I Crack me up Sometimes

Charlie_Thompson

Well-known member
Bought the ingredients for Sangria recently due to the unnatural warm snap we're having. Morrisons, Killingworth. Got the red wine, fresh fruit and ye gods they even had cava hidden amongst the Lambrini. Realised I needed a suitable receptacle so marched up to one of the Queens of the Aisle and asked "Have you got Big Jugs" It was soo funny you should have been there. I got vouchers and everything (Spent them all on crab sticks, lottery tickets and a part share in one of those Mach 3 razorblades)

Needed to share
 
Oooherr matron , I wonder what will happen if I say the same thing in Morrisons in Byker ,I'll wear my gumshield just in case.

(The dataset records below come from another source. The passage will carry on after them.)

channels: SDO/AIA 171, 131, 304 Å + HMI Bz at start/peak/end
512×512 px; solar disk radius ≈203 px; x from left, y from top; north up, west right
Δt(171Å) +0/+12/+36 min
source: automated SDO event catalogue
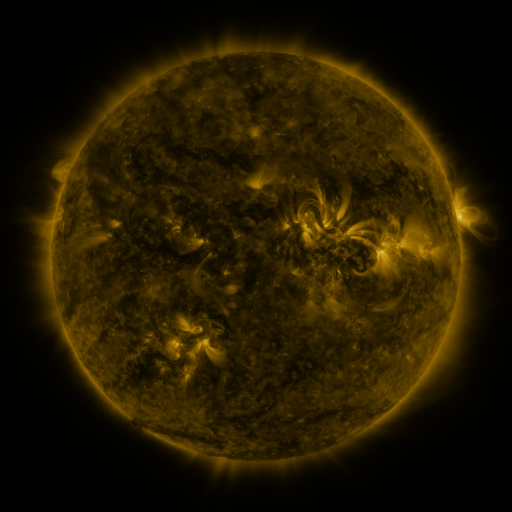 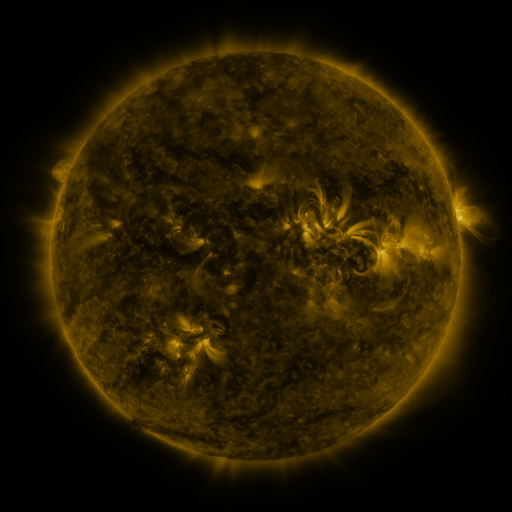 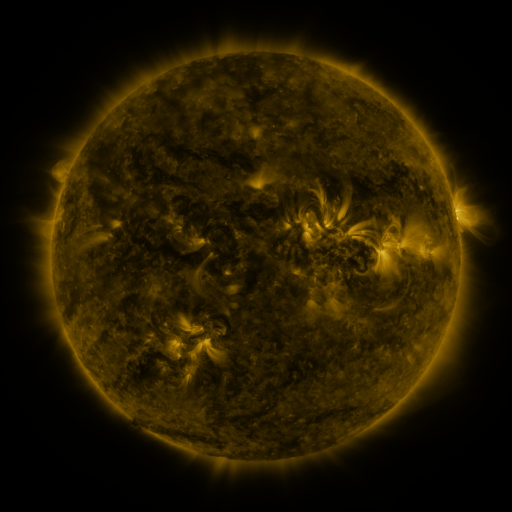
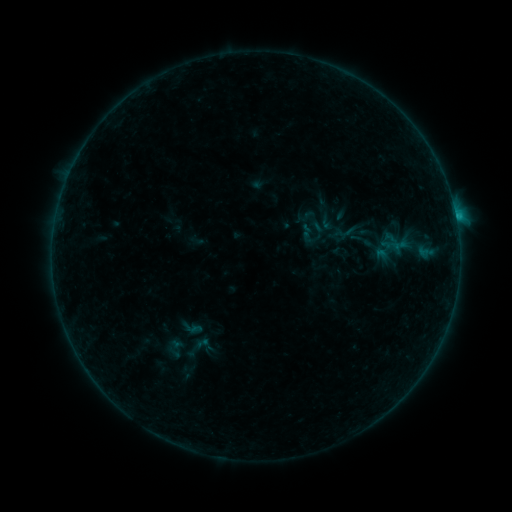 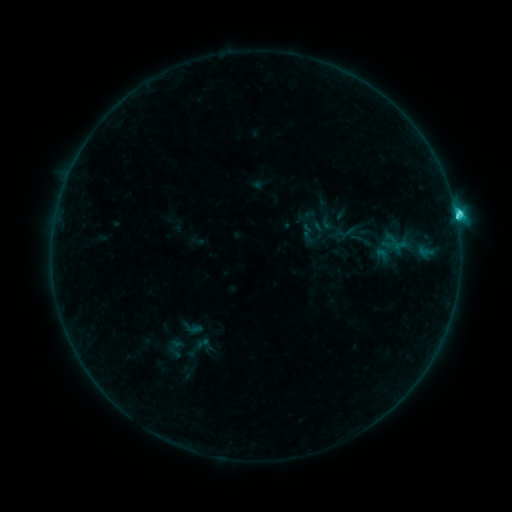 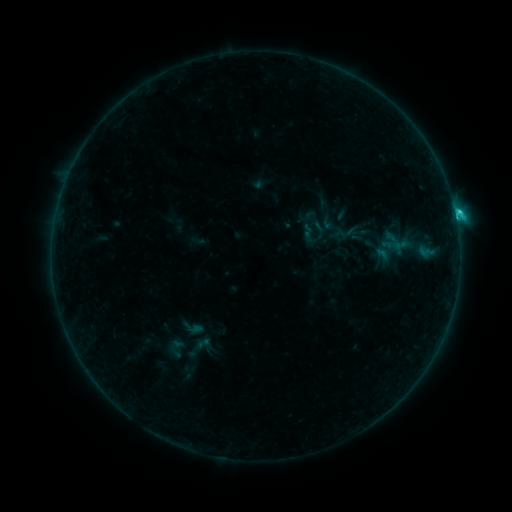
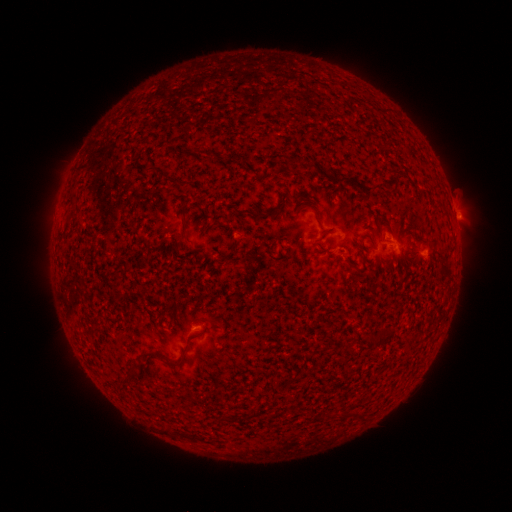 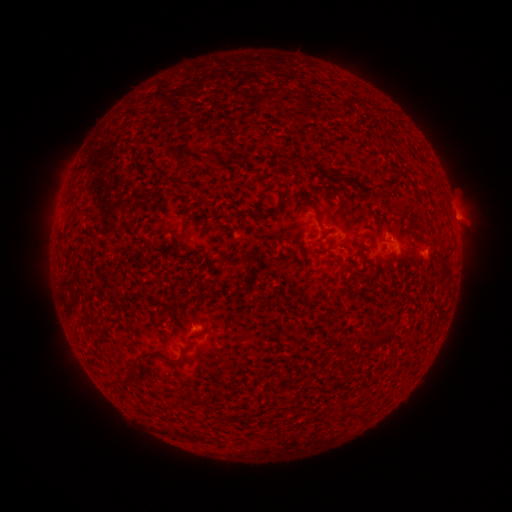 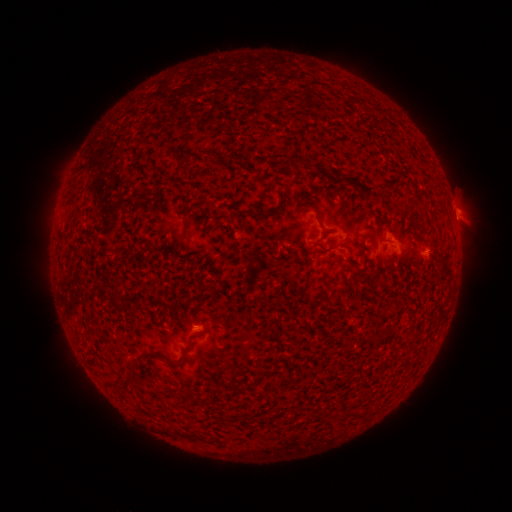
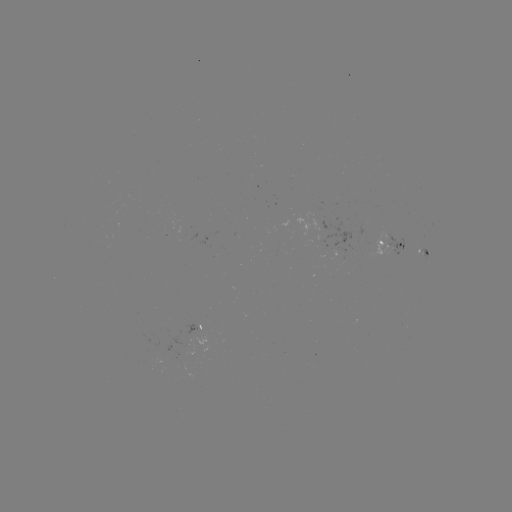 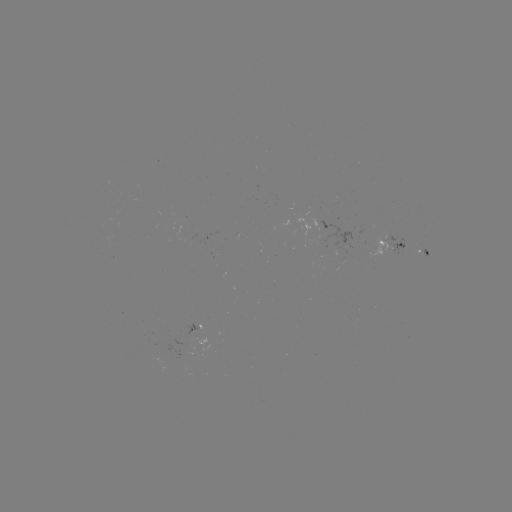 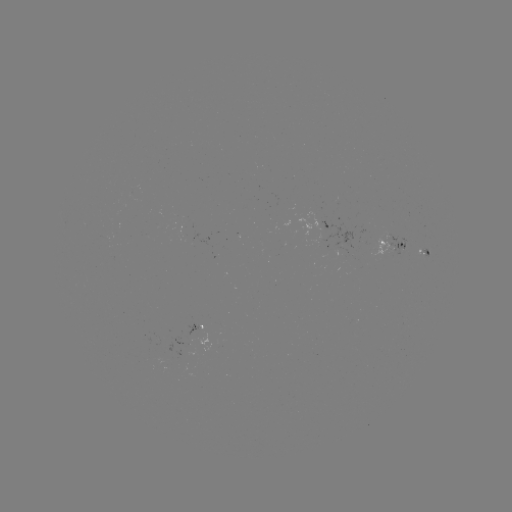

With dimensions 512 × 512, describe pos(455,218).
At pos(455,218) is C2.6 flare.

We laughed Steve as her chiv fell gently to the floor. No straight up big laughs and slaps on the back all around, I even persuaded management to be a little less aggressive in their mission to destroy all local providers, Competition they said! "We dig what you're saying Ell but the presence of hypermarkets is good as it attracts shoppers to the area and they will also spend money at heelbars and ironmongers" God bless Tescos and that, the dirty rotten multinational destroyers of community, billionaire arm twisting extortionist, I feel like I've been mugged everytime I walk out of one of these charnel houses.
 
Where else can you get big jugs, anchovy stuffed olives and a copy of the Davinci Code though.